The Story Behind this Blog

Being from the South, Silver is a very big part of my life. It doesn't have anything to do with wealth. Although those with more money - old money, tend to have more of it. New money tend not to spend their money on Silver. They do not have the appreciation for the warmth of the metal, the beauty of the patina, the story it tells of the generations past who have used it. A true southern girl comes of age when she chooses her silver pattern, long before she chooses her mate. If she is smart, she chooses that of her mother, grandmother, or favorite great aunt who in their benevolence will pass their silver on to her. It is the pieces in those sets, the pieces on our tables, along with the pieces we find in the corners of the displays in antique stores that prompted me to start this blog.
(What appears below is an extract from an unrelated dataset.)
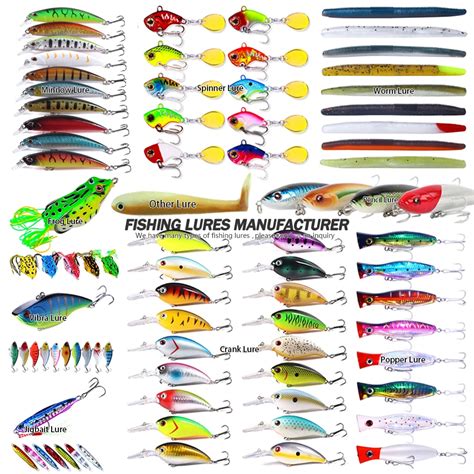 Pike Soft Bass Minnow Sinking Top Water Ice Fishing Spoon Lures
They are beautiful, they are odd, but what are they, and what in the hell do you do with them?

Wednesday, February 23, 2011

Two Tine Butter Picks

Earlier I mentioned Butter Picks, particularly one tine, here are the Two Tine variety of Butter Picks.

Dauphin by Durgin-Gorham (5 3/4 inches)

Federal Cotillion by Frank Smith (6 inches)

Heraldic by Whiting (6 1/4 inches)

King George by Gorham 


  1. What is the difference between a two tine butter pick and an olive fork?

  2. Funny you should ask because I just added an olive fork to my collection in Hamilton by Alvin and the only difference between it and a two tine butter pick is that the tips of the tines have very small spears on them. Otherwise they look very much alike. So many pieces look alike, especially when sizes are not consistent between manufacturers. For example I have an ice cream spoon in Old Baronial that is a good 1.5 inches longer than the same piece in Majestic by Alvin, and a third in Old English by Towle that falls somewhere in between. But if they were all the same, it would not be as interesting would it?